Making myself comfortable, Volpe replied. We will have to work together as never before if we are to survive to see the dawn.
“We?” Had Volpe not heard his thoughts and doubts?
How could I not know of your suspicions? I would fear the same if our situations were reversed.
“All right. So how do I know I can trust you?”
You have no choice.
Nico felt a chill that had nothing to do with the bones around him. Or perhaps it did … were these not the remains of generations of those foolish enough to make enemies of the Volpe clan?
We are in swift waters n
ow, Nico, and we have little influence over where they will finally cast us ashore. The magician’s presence and even his inner voice diminished. We have several hours before we must depart for this rendezvous and the best use of that time for both of us is to rest and heal. Sleep now.

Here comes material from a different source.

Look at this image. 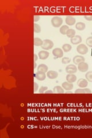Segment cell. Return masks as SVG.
I'll list each match as a JSON object with an SVG mask.
<instances>
[{"mask_svg":"<svg viewBox=\"0 0 92 138\" xmlns=\"http://www.w3.org/2000/svg\"><path fill=\"white\" fill-rule=\"evenodd\" d=\"M63 23V19L59 16H54L51 19L52 25L55 28L60 27Z\"/></svg>","mask_w":92,"mask_h":138,"instance_id":"1","label":"cell"},{"mask_svg":"<svg viewBox=\"0 0 92 138\" xmlns=\"http://www.w3.org/2000/svg\"><path fill=\"white\" fill-rule=\"evenodd\" d=\"M54 45V43L52 40H50V39H45L43 40L42 48L44 50H49L52 48Z\"/></svg>","mask_w":92,"mask_h":138,"instance_id":"2","label":"cell"},{"mask_svg":"<svg viewBox=\"0 0 92 138\" xmlns=\"http://www.w3.org/2000/svg\"><path fill=\"white\" fill-rule=\"evenodd\" d=\"M77 51L79 54L85 55L88 52V48L85 44H81L77 47Z\"/></svg>","mask_w":92,"mask_h":138,"instance_id":"3","label":"cell"},{"mask_svg":"<svg viewBox=\"0 0 92 138\" xmlns=\"http://www.w3.org/2000/svg\"><path fill=\"white\" fill-rule=\"evenodd\" d=\"M77 70L78 68L74 65H67L66 67V69H65V71L67 74H75V73H77Z\"/></svg>","mask_w":92,"mask_h":138,"instance_id":"4","label":"cell"},{"mask_svg":"<svg viewBox=\"0 0 92 138\" xmlns=\"http://www.w3.org/2000/svg\"><path fill=\"white\" fill-rule=\"evenodd\" d=\"M78 70L81 72H82V73H85V72L87 71L89 69V65L87 63L85 62H81L78 65Z\"/></svg>","mask_w":92,"mask_h":138,"instance_id":"5","label":"cell"},{"mask_svg":"<svg viewBox=\"0 0 92 138\" xmlns=\"http://www.w3.org/2000/svg\"><path fill=\"white\" fill-rule=\"evenodd\" d=\"M52 54L57 58H60L63 56V51L60 48H55L52 51Z\"/></svg>","mask_w":92,"mask_h":138,"instance_id":"6","label":"cell"},{"mask_svg":"<svg viewBox=\"0 0 92 138\" xmlns=\"http://www.w3.org/2000/svg\"><path fill=\"white\" fill-rule=\"evenodd\" d=\"M82 39L81 36L79 35H75L70 38V42L74 45L78 44L82 42Z\"/></svg>","mask_w":92,"mask_h":138,"instance_id":"7","label":"cell"},{"mask_svg":"<svg viewBox=\"0 0 92 138\" xmlns=\"http://www.w3.org/2000/svg\"><path fill=\"white\" fill-rule=\"evenodd\" d=\"M85 58L82 55H76L73 58V62L75 65H78L79 63L85 62Z\"/></svg>","mask_w":92,"mask_h":138,"instance_id":"8","label":"cell"},{"mask_svg":"<svg viewBox=\"0 0 92 138\" xmlns=\"http://www.w3.org/2000/svg\"><path fill=\"white\" fill-rule=\"evenodd\" d=\"M77 85L79 88H85L88 85V81L86 79H83V78H81L78 79L77 82Z\"/></svg>","mask_w":92,"mask_h":138,"instance_id":"9","label":"cell"},{"mask_svg":"<svg viewBox=\"0 0 92 138\" xmlns=\"http://www.w3.org/2000/svg\"><path fill=\"white\" fill-rule=\"evenodd\" d=\"M65 22H66L67 25L72 26L76 23V20L72 16H67L66 20H65Z\"/></svg>","mask_w":92,"mask_h":138,"instance_id":"10","label":"cell"},{"mask_svg":"<svg viewBox=\"0 0 92 138\" xmlns=\"http://www.w3.org/2000/svg\"><path fill=\"white\" fill-rule=\"evenodd\" d=\"M39 57L40 59H42V60H46V59H47L49 55H50V53L47 51H40L38 53Z\"/></svg>","mask_w":92,"mask_h":138,"instance_id":"11","label":"cell"},{"mask_svg":"<svg viewBox=\"0 0 92 138\" xmlns=\"http://www.w3.org/2000/svg\"><path fill=\"white\" fill-rule=\"evenodd\" d=\"M58 73L57 71H55L54 70H50L47 71V77L49 79H54L58 77Z\"/></svg>","mask_w":92,"mask_h":138,"instance_id":"12","label":"cell"},{"mask_svg":"<svg viewBox=\"0 0 92 138\" xmlns=\"http://www.w3.org/2000/svg\"><path fill=\"white\" fill-rule=\"evenodd\" d=\"M66 79L67 82H69V83H73V82L76 81L77 77L74 74H68L66 75Z\"/></svg>","mask_w":92,"mask_h":138,"instance_id":"13","label":"cell"},{"mask_svg":"<svg viewBox=\"0 0 92 138\" xmlns=\"http://www.w3.org/2000/svg\"><path fill=\"white\" fill-rule=\"evenodd\" d=\"M74 93L75 94L91 93V91L90 89H88V88H81V89H78L75 90Z\"/></svg>","mask_w":92,"mask_h":138,"instance_id":"14","label":"cell"},{"mask_svg":"<svg viewBox=\"0 0 92 138\" xmlns=\"http://www.w3.org/2000/svg\"><path fill=\"white\" fill-rule=\"evenodd\" d=\"M36 78L39 81H44L46 78V74L45 73H42V72H39L38 71L35 75Z\"/></svg>","mask_w":92,"mask_h":138,"instance_id":"15","label":"cell"},{"mask_svg":"<svg viewBox=\"0 0 92 138\" xmlns=\"http://www.w3.org/2000/svg\"><path fill=\"white\" fill-rule=\"evenodd\" d=\"M62 87L66 90H71L73 89V83H69L68 82H65L62 83Z\"/></svg>","mask_w":92,"mask_h":138,"instance_id":"16","label":"cell"},{"mask_svg":"<svg viewBox=\"0 0 92 138\" xmlns=\"http://www.w3.org/2000/svg\"><path fill=\"white\" fill-rule=\"evenodd\" d=\"M48 66L44 64H40L38 66L37 68V70L39 72H42V73H45L48 71Z\"/></svg>","mask_w":92,"mask_h":138,"instance_id":"17","label":"cell"},{"mask_svg":"<svg viewBox=\"0 0 92 138\" xmlns=\"http://www.w3.org/2000/svg\"><path fill=\"white\" fill-rule=\"evenodd\" d=\"M75 28L78 31H83L86 28V25L82 22H78L75 24Z\"/></svg>","mask_w":92,"mask_h":138,"instance_id":"18","label":"cell"},{"mask_svg":"<svg viewBox=\"0 0 92 138\" xmlns=\"http://www.w3.org/2000/svg\"><path fill=\"white\" fill-rule=\"evenodd\" d=\"M53 92L55 93H64V89L60 86H55L53 89Z\"/></svg>","mask_w":92,"mask_h":138,"instance_id":"19","label":"cell"},{"mask_svg":"<svg viewBox=\"0 0 92 138\" xmlns=\"http://www.w3.org/2000/svg\"><path fill=\"white\" fill-rule=\"evenodd\" d=\"M43 41L39 38H35L34 39V44L35 46H42Z\"/></svg>","mask_w":92,"mask_h":138,"instance_id":"20","label":"cell"},{"mask_svg":"<svg viewBox=\"0 0 92 138\" xmlns=\"http://www.w3.org/2000/svg\"><path fill=\"white\" fill-rule=\"evenodd\" d=\"M69 30V27L68 25H63L60 28V30H59V31H60V33L61 34L63 35H66L67 31H68Z\"/></svg>","mask_w":92,"mask_h":138,"instance_id":"21","label":"cell"},{"mask_svg":"<svg viewBox=\"0 0 92 138\" xmlns=\"http://www.w3.org/2000/svg\"><path fill=\"white\" fill-rule=\"evenodd\" d=\"M71 48H72V47L70 44H65L63 45L62 46V49L63 51H64L65 52H68L69 51H70Z\"/></svg>","mask_w":92,"mask_h":138,"instance_id":"22","label":"cell"},{"mask_svg":"<svg viewBox=\"0 0 92 138\" xmlns=\"http://www.w3.org/2000/svg\"><path fill=\"white\" fill-rule=\"evenodd\" d=\"M75 33L76 32H75V31L74 30H73V29H69L66 33V35L69 38H71L72 37L75 36Z\"/></svg>","mask_w":92,"mask_h":138,"instance_id":"23","label":"cell"},{"mask_svg":"<svg viewBox=\"0 0 92 138\" xmlns=\"http://www.w3.org/2000/svg\"><path fill=\"white\" fill-rule=\"evenodd\" d=\"M85 78L89 82H92V71H88L85 74Z\"/></svg>","mask_w":92,"mask_h":138,"instance_id":"24","label":"cell"},{"mask_svg":"<svg viewBox=\"0 0 92 138\" xmlns=\"http://www.w3.org/2000/svg\"><path fill=\"white\" fill-rule=\"evenodd\" d=\"M34 32L36 34L41 32V26L36 23H34Z\"/></svg>","mask_w":92,"mask_h":138,"instance_id":"25","label":"cell"},{"mask_svg":"<svg viewBox=\"0 0 92 138\" xmlns=\"http://www.w3.org/2000/svg\"><path fill=\"white\" fill-rule=\"evenodd\" d=\"M86 43L87 46L92 48V36L88 37L86 40Z\"/></svg>","mask_w":92,"mask_h":138,"instance_id":"26","label":"cell"},{"mask_svg":"<svg viewBox=\"0 0 92 138\" xmlns=\"http://www.w3.org/2000/svg\"><path fill=\"white\" fill-rule=\"evenodd\" d=\"M70 62H71L70 58H67V57L63 58L62 59V63L63 64H65V65H66V64H69Z\"/></svg>","mask_w":92,"mask_h":138,"instance_id":"27","label":"cell"},{"mask_svg":"<svg viewBox=\"0 0 92 138\" xmlns=\"http://www.w3.org/2000/svg\"><path fill=\"white\" fill-rule=\"evenodd\" d=\"M47 89L48 87H47V86H42V87L40 88L39 91V92L40 93H43L46 92Z\"/></svg>","mask_w":92,"mask_h":138,"instance_id":"28","label":"cell"},{"mask_svg":"<svg viewBox=\"0 0 92 138\" xmlns=\"http://www.w3.org/2000/svg\"><path fill=\"white\" fill-rule=\"evenodd\" d=\"M84 18H85L86 20H87V21H92V16H85Z\"/></svg>","mask_w":92,"mask_h":138,"instance_id":"29","label":"cell"},{"mask_svg":"<svg viewBox=\"0 0 92 138\" xmlns=\"http://www.w3.org/2000/svg\"><path fill=\"white\" fill-rule=\"evenodd\" d=\"M38 88H39V85L36 83V82H34V92H37V90H38Z\"/></svg>","mask_w":92,"mask_h":138,"instance_id":"30","label":"cell"},{"mask_svg":"<svg viewBox=\"0 0 92 138\" xmlns=\"http://www.w3.org/2000/svg\"><path fill=\"white\" fill-rule=\"evenodd\" d=\"M40 17L39 16H34V21L35 22H38L40 20Z\"/></svg>","mask_w":92,"mask_h":138,"instance_id":"31","label":"cell"},{"mask_svg":"<svg viewBox=\"0 0 92 138\" xmlns=\"http://www.w3.org/2000/svg\"><path fill=\"white\" fill-rule=\"evenodd\" d=\"M45 93H54V92H52L51 90H46V92H44Z\"/></svg>","mask_w":92,"mask_h":138,"instance_id":"32","label":"cell"},{"mask_svg":"<svg viewBox=\"0 0 92 138\" xmlns=\"http://www.w3.org/2000/svg\"><path fill=\"white\" fill-rule=\"evenodd\" d=\"M37 60H38V56H37V55L36 53H35L34 54V62H36Z\"/></svg>","mask_w":92,"mask_h":138,"instance_id":"33","label":"cell"},{"mask_svg":"<svg viewBox=\"0 0 92 138\" xmlns=\"http://www.w3.org/2000/svg\"><path fill=\"white\" fill-rule=\"evenodd\" d=\"M36 62H34V69H36Z\"/></svg>","mask_w":92,"mask_h":138,"instance_id":"34","label":"cell"},{"mask_svg":"<svg viewBox=\"0 0 92 138\" xmlns=\"http://www.w3.org/2000/svg\"><path fill=\"white\" fill-rule=\"evenodd\" d=\"M66 93H73L71 92H66Z\"/></svg>","mask_w":92,"mask_h":138,"instance_id":"35","label":"cell"}]
</instances>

Soon you and your love will be reunited.
Even as Volpe’s magic clouded his mind and dragged him down into a healing slumber, his suspicions were at work.
“For how long?” he whispered.
But the magician’s only reply was oblivion.
Geena stood again in the courtyard of the church of San Rocco, paranoia creeping like spiders along her arms and up the back of her neck. The taverna where she and Volpe had burned the corpse of the Doge Caravello remained dark and undisturbed.
The façade of the church had an appealing plainness to it, and its windows were just as dark as the shops. It seemed to be waiting for her, offering a sanctuary she only wished she could claim.
The shops were dark, only a rare light visible in the windows of the apartments above them. Surely no one would be awake now, and yet she could not dispel the fear that even now she was observed. It was not the feeling that prickled her skin, not the certainty she had felt when Caravello had been stalking her.
She took a deep breath and began walking again, not across the courtyard—that would have been foolish—but retracing the same roundabout route that she and Volpe had used to depart the taverna earlier in the day. If things went as she hoped, being observed approaching the church would not be a problem. But if she had to improvise, if there was damage done, she did not want anyone to be able to say that they saw her there.